An engineer on the technical committee of the IFA, Hosey notes the prolific information provided in accident reports on the pilots, including their licences, ages, medical records, flying hours - both total and on type, recent flying and training records, rest periods before flying, and many other facts. He contrasts that with the total lack of equivalent detail about the engineers involved or the circumstances associated with their work and the specific job on which the mistake was made.

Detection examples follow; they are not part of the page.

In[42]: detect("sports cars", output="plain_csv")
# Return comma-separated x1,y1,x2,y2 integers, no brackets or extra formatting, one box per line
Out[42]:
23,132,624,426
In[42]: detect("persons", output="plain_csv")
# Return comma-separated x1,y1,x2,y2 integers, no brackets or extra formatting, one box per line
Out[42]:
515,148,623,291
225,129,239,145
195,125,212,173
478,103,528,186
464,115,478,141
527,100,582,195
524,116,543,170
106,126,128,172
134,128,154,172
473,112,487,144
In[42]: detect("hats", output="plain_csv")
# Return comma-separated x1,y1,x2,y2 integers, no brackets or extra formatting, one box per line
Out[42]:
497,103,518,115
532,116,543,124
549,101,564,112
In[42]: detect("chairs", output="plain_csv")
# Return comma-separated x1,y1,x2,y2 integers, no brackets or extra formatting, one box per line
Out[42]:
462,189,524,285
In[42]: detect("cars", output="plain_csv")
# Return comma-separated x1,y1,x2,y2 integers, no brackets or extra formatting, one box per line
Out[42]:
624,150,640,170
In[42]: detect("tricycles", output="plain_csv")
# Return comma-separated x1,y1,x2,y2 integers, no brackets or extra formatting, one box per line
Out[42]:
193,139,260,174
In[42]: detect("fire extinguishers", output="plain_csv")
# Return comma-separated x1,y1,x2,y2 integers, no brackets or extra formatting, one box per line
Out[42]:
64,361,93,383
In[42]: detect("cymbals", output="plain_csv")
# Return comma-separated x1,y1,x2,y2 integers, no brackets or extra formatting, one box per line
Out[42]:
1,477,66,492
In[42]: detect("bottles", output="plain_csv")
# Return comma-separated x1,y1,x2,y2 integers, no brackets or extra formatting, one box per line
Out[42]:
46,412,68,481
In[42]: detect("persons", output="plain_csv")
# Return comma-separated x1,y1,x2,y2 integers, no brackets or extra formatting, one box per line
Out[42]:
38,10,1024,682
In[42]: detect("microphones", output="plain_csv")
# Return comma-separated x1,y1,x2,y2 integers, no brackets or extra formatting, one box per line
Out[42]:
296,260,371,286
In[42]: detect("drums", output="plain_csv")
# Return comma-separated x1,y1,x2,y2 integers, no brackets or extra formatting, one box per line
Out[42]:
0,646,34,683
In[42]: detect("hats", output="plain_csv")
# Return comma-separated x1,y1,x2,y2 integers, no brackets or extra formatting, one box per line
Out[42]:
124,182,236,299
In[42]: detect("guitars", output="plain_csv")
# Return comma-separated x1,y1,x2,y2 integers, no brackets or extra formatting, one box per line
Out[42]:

Speaking at the 28-30 October International Aviation Safety Seminar in Honolulu, shared by the IFA with the Flight Safety Foundation and the International Air Transport Association, Hosey said that all the data pertaining to pilots is faithfully recorded even when they played no part in the accident cause or outcome, whereas detail about the engineer's training, health, experience, background, working hours and other salient detail is almost always omitted in reports, even when maintenance error is involved.
Hosey quoted only one recent report he was aware of in which all the appropriate detail about the engineer and his task was provided.
He said it is remarkable that this difference in attention to the detail provided about two different professional groups in relation to accidents should exist, and it may be one of the reasons why managing the risk of error during maintenance receives less detailed attention than managing the risk of pilot error.
Recording engineer working hours and patterns, including shift times and rest periods is at least as important as for pilots, Hosey argued, because the pilot's task can, at high-risk periods, generate adrenaline that can help overcome the affects of fatigue. An engineer's task does not benefit from an adrenaline burst toward the end of a long night shift, Hosey said.